LIVE STREAM: Michigan State interim President Engler testifies before US Senate on Nassar scandal

Michigan State University Interim President John Engler (WDIV)
Michigan State University Interim President John Engler (WDIV)

WASHINGTON – John Engler will testify Tuesday before a U.S. Senate panel as the investigation into former Michigan State University physician Larry Nassar's sex abuse scandal continues. 

Engler, who was appointed interim university president after longtime president Lou Anna Simon resigned, is set to testify before the Senate Committee on Commerce, Science and Transportation, subcommittee on Consumer Protection, Product Safety, Insurance and Data Security.

  • Hearing scheduled to begin at 2:30 p.m. -- watch live here (above)

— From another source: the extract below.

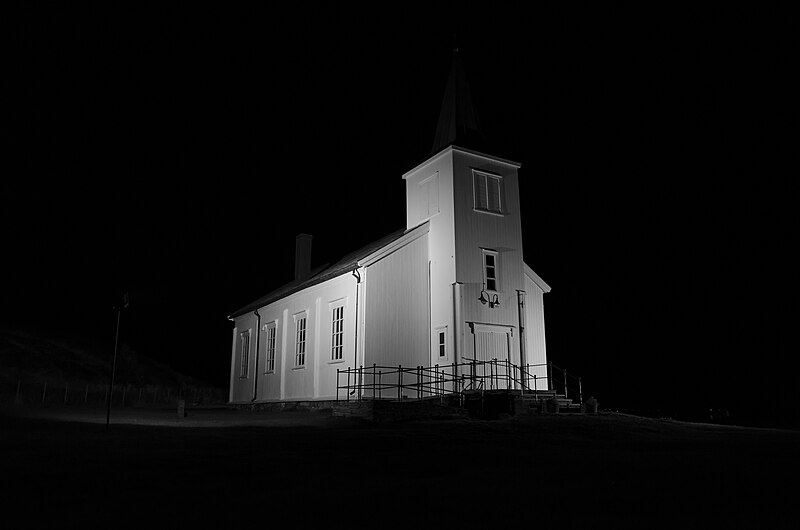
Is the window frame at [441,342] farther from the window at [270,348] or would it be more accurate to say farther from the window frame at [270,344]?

The hearing is set to explain what changes have been made by the university to protect young athletes from sexual predators such as Nassar.  Witnesses include Engler and the following: 

  • Ms. Susanne Lyons, Acting Chief Executive Officer, United States Olympic Committee
  • Ms. Kerry Perry, President and Chief Executive Officer, USA Gymnastics  
  • Mr. Han Xiao, Chairman, Athletes' Advisory Council   

Michigan State searching for new president

Engler is expected to hold on to his title for another year as the school plans to name the next president by June 2019. The search committee will be formed in August, school officials said.

Engler said his focus during the next year will be to pave the way for a smooth transition.

Trustees Dianne Byrum and Melanie Foster are leading the search. They're focused on getting as much input as possible to form the search committee and determine what the next president needs to bring to the table, MSU said.

"Given what's happened, they have to be a good listener, obviously," Byrum said.

"I would add (that they need) to understand and to voice institutional integrity," Foster said.

Two faculty members and two students were at the meeting, demanding to know why people who hired the interim president should be trusted to hire the permanent one.

"You cannot equate the crisis this university was in in January to the long hiring process of the next president of the university," a faculty member said.